WHAT TO WORK ON →
Write out each line of the listing as it stands, without the images.

SUPPLIED INFORMATION →
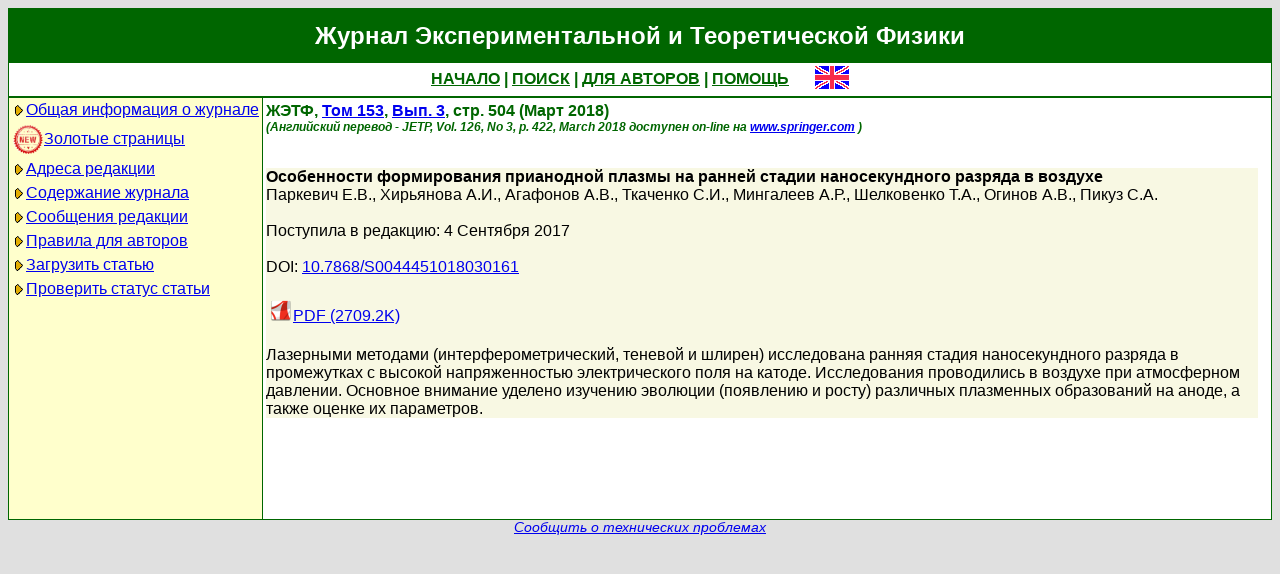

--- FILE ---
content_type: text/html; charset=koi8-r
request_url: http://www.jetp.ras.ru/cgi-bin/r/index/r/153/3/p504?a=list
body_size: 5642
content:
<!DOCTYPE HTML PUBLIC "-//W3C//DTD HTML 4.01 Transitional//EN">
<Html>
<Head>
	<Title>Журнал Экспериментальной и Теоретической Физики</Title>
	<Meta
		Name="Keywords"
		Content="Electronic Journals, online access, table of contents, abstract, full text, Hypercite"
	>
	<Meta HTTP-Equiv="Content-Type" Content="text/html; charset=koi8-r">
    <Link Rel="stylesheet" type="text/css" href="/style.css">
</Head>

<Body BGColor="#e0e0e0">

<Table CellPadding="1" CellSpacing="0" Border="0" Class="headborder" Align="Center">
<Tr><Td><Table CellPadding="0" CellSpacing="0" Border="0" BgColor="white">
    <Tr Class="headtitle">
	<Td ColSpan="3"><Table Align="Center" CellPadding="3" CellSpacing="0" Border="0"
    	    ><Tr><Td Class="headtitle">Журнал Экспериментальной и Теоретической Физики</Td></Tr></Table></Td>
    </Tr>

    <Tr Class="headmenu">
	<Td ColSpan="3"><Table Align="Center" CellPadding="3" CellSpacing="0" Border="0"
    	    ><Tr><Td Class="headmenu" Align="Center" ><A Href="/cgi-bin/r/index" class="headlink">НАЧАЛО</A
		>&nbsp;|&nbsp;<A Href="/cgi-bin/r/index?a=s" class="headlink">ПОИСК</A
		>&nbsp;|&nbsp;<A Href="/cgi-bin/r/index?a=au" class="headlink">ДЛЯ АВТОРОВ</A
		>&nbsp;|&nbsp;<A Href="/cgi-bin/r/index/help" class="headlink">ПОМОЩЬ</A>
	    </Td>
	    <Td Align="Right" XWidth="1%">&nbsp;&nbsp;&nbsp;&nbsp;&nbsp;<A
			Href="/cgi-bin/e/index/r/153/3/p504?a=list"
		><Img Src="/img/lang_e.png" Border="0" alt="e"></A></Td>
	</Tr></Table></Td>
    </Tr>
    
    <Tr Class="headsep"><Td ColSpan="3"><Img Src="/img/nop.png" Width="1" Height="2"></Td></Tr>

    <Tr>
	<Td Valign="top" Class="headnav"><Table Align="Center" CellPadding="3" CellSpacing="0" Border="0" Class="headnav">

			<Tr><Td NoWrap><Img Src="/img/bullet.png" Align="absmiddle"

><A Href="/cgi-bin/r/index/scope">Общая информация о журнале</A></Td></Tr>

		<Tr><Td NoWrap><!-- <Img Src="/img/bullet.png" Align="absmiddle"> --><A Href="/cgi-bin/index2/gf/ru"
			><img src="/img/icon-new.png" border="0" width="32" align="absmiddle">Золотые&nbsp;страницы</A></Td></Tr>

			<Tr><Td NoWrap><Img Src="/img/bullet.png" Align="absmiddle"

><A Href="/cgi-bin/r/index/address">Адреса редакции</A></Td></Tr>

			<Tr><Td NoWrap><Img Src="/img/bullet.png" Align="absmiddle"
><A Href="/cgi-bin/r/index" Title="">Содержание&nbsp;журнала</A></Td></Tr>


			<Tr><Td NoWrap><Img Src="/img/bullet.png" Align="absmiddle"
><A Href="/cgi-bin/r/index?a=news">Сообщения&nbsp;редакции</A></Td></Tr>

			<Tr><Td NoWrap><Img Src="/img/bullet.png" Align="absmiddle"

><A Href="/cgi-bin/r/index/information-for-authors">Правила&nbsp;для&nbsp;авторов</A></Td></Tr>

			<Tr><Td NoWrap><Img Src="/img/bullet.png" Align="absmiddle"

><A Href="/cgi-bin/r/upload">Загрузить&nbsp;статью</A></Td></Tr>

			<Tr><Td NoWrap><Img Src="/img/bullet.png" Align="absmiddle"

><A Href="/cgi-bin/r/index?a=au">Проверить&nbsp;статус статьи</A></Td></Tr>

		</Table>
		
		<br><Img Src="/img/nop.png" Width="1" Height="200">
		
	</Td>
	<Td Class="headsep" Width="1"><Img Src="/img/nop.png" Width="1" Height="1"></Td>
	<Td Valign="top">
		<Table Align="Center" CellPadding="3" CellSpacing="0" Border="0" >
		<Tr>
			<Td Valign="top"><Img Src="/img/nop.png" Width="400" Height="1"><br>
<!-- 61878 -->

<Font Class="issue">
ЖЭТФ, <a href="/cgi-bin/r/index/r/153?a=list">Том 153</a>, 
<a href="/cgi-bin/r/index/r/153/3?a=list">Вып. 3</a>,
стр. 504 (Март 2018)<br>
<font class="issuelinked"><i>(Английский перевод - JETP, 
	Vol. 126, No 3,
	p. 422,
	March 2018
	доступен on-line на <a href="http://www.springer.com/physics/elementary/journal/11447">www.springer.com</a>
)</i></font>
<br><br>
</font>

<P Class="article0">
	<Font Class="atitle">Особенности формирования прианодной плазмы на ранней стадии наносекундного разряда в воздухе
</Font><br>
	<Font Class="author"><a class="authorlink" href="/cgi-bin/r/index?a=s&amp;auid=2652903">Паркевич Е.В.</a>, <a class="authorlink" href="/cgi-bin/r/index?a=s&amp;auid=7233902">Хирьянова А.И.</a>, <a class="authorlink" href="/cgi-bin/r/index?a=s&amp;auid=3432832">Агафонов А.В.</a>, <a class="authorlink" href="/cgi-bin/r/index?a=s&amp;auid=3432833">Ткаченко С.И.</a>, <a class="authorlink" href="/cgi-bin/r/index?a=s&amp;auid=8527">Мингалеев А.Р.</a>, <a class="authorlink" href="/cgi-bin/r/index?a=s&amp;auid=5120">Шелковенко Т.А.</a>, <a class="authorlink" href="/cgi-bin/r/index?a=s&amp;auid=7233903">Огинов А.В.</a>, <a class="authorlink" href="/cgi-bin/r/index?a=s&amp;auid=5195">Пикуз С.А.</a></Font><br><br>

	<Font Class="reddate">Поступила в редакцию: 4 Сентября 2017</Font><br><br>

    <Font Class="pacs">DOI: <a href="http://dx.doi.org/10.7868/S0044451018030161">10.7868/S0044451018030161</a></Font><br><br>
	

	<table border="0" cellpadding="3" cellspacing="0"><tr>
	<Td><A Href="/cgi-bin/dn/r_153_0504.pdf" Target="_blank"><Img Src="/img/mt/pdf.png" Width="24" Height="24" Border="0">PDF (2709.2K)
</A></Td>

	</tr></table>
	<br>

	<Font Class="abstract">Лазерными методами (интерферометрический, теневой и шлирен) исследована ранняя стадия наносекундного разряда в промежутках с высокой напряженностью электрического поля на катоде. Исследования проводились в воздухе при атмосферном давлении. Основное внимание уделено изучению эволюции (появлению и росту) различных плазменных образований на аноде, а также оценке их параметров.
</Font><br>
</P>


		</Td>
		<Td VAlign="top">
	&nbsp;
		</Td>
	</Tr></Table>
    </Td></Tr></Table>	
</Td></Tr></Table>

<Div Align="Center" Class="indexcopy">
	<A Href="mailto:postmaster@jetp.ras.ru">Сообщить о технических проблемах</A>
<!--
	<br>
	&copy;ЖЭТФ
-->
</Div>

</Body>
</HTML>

SOLUTION FOR THIS PROBLEM →
--- FILE ---
content_type: text/html; charset=koi8-r
request_url: http://www.jetp.ras.ru/cgi-bin/r/index/r/153/3/p504?a=list
body_size: 5642
content:
<!DOCTYPE HTML PUBLIC "-//W3C//DTD HTML 4.01 Transitional//EN">
<Html>
<Head>
	<Title>Журнал Экспериментальной и Теоретической Физики</Title>
	<Meta
		Name="Keywords"
		Content="Electronic Journals, online access, table of contents, abstract, full text, Hypercite"
	>
	<Meta HTTP-Equiv="Content-Type" Content="text/html; charset=koi8-r">
    <Link Rel="stylesheet" type="text/css" href="/style.css">
</Head>

<Body BGColor="#e0e0e0">

<Table CellPadding="1" CellSpacing="0" Border="0" Class="headborder" Align="Center">
<Tr><Td><Table CellPadding="0" CellSpacing="0" Border="0" BgColor="white">
    <Tr Class="headtitle">
	<Td ColSpan="3"><Table Align="Center" CellPadding="3" CellSpacing="0" Border="0"
    	    ><Tr><Td Class="headtitle">Журнал Экспериментальной и Теоретической Физики</Td></Tr></Table></Td>
    </Tr>

    <Tr Class="headmenu">
	<Td ColSpan="3"><Table Align="Center" CellPadding="3" CellSpacing="0" Border="0"
    	    ><Tr><Td Class="headmenu" Align="Center" ><A Href="/cgi-bin/r/index" class="headlink">НАЧАЛО</A
		>&nbsp;|&nbsp;<A Href="/cgi-bin/r/index?a=s" class="headlink">ПОИСК</A
		>&nbsp;|&nbsp;<A Href="/cgi-bin/r/index?a=au" class="headlink">ДЛЯ АВТОРОВ</A
		>&nbsp;|&nbsp;<A Href="/cgi-bin/r/index/help" class="headlink">ПОМОЩЬ</A>
	    </Td>
	    <Td Align="Right" XWidth="1%">&nbsp;&nbsp;&nbsp;&nbsp;&nbsp;<A
			Href="/cgi-bin/e/index/r/153/3/p504?a=list"
		><Img Src="/img/lang_e.png" Border="0" alt="e"></A></Td>
	</Tr></Table></Td>
    </Tr>
    
    <Tr Class="headsep"><Td ColSpan="3"><Img Src="/img/nop.png" Width="1" Height="2"></Td></Tr>

    <Tr>
	<Td Valign="top" Class="headnav"><Table Align="Center" CellPadding="3" CellSpacing="0" Border="0" Class="headnav">

			<Tr><Td NoWrap><Img Src="/img/bullet.png" Align="absmiddle"

><A Href="/cgi-bin/r/index/scope">Общая информация о журнале</A></Td></Tr>

		<Tr><Td NoWrap><!-- <Img Src="/img/bullet.png" Align="absmiddle"> --><A Href="/cgi-bin/index2/gf/ru"
			><img src="/img/icon-new.png" border="0" width="32" align="absmiddle">Золотые&nbsp;страницы</A></Td></Tr>

			<Tr><Td NoWrap><Img Src="/img/bullet.png" Align="absmiddle"

><A Href="/cgi-bin/r/index/address">Адреса редакции</A></Td></Tr>

			<Tr><Td NoWrap><Img Src="/img/bullet.png" Align="absmiddle"
><A Href="/cgi-bin/r/index" Title="">Содержание&nbsp;журнала</A></Td></Tr>


			<Tr><Td NoWrap><Img Src="/img/bullet.png" Align="absmiddle"
><A Href="/cgi-bin/r/index?a=news">Сообщения&nbsp;редакции</A></Td></Tr>

			<Tr><Td NoWrap><Img Src="/img/bullet.png" Align="absmiddle"

><A Href="/cgi-bin/r/index/information-for-authors">Правила&nbsp;для&nbsp;авторов</A></Td></Tr>

			<Tr><Td NoWrap><Img Src="/img/bullet.png" Align="absmiddle"

><A Href="/cgi-bin/r/upload">Загрузить&nbsp;статью</A></Td></Tr>

			<Tr><Td NoWrap><Img Src="/img/bullet.png" Align="absmiddle"

><A Href="/cgi-bin/r/index?a=au">Проверить&nbsp;статус статьи</A></Td></Tr>

		</Table>
		
		<br><Img Src="/img/nop.png" Width="1" Height="200">
		
	</Td>
	<Td Class="headsep" Width="1"><Img Src="/img/nop.png" Width="1" Height="1"></Td>
	<Td Valign="top">
		<Table Align="Center" CellPadding="3" CellSpacing="0" Border="0" >
		<Tr>
			<Td Valign="top"><Img Src="/img/nop.png" Width="400" Height="1"><br>
<!-- 61878 -->

<Font Class="issue">
ЖЭТФ, <a href="/cgi-bin/r/index/r/153?a=list">Том 153</a>, 
<a href="/cgi-bin/r/index/r/153/3?a=list">Вып. 3</a>,
стр. 504 (Март 2018)<br>
<font class="issuelinked"><i>(Английский перевод - JETP, 
	Vol. 126, No 3,
	p. 422,
	March 2018
	доступен on-line на <a href="http://www.springer.com/physics/elementary/journal/11447">www.springer.com</a>
)</i></font>
<br><br>
</font>

<P Class="article0">
	<Font Class="atitle">Особенности формирования прианодной плазмы на ранней стадии наносекундного разряда в воздухе
</Font><br>
	<Font Class="author"><a class="authorlink" href="/cgi-bin/r/index?a=s&amp;auid=2652903">Паркевич Е.В.</a>, <a class="authorlink" href="/cgi-bin/r/index?a=s&amp;auid=7233902">Хирьянова А.И.</a>, <a class="authorlink" href="/cgi-bin/r/index?a=s&amp;auid=3432832">Агафонов А.В.</a>, <a class="authorlink" href="/cgi-bin/r/index?a=s&amp;auid=3432833">Ткаченко С.И.</a>, <a class="authorlink" href="/cgi-bin/r/index?a=s&amp;auid=8527">Мингалеев А.Р.</a>, <a class="authorlink" href="/cgi-bin/r/index?a=s&amp;auid=5120">Шелковенко Т.А.</a>, <a class="authorlink" href="/cgi-bin/r/index?a=s&amp;auid=7233903">Огинов А.В.</a>, <a class="authorlink" href="/cgi-bin/r/index?a=s&amp;auid=5195">Пикуз С.А.</a></Font><br><br>

	<Font Class="reddate">Поступила в редакцию: 4 Сентября 2017</Font><br><br>

    <Font Class="pacs">DOI: <a href="http://dx.doi.org/10.7868/S0044451018030161">10.7868/S0044451018030161</a></Font><br><br>
	

	<table border="0" cellpadding="3" cellspacing="0"><tr>
	<Td><A Href="/cgi-bin/dn/r_153_0504.pdf" Target="_blank"><Img Src="/img/mt/pdf.png" Width="24" Height="24" Border="0">PDF (2709.2K)
</A></Td>

	</tr></table>
	<br>

	<Font Class="abstract">Лазерными методами (интерферометрический, теневой и шлирен) исследована ранняя стадия наносекундного разряда в промежутках с высокой напряженностью электрического поля на катоде. Исследования проводились в воздухе при атмосферном давлении. Основное внимание уделено изучению эволюции (появлению и росту) различных плазменных образований на аноде, а также оценке их параметров.
</Font><br>
</P>


		</Td>
		<Td VAlign="top">
	&nbsp;
		</Td>
	</Tr></Table>
    </Td></Tr></Table>	
</Td></Tr></Table>

<Div Align="Center" Class="indexcopy">
	<A Href="mailto:postmaster@jetp.ras.ru">Сообщить о технических проблемах</A>
<!--
	<br>
	&copy;ЖЭТФ
-->
</Div>

</Body>
</HTML>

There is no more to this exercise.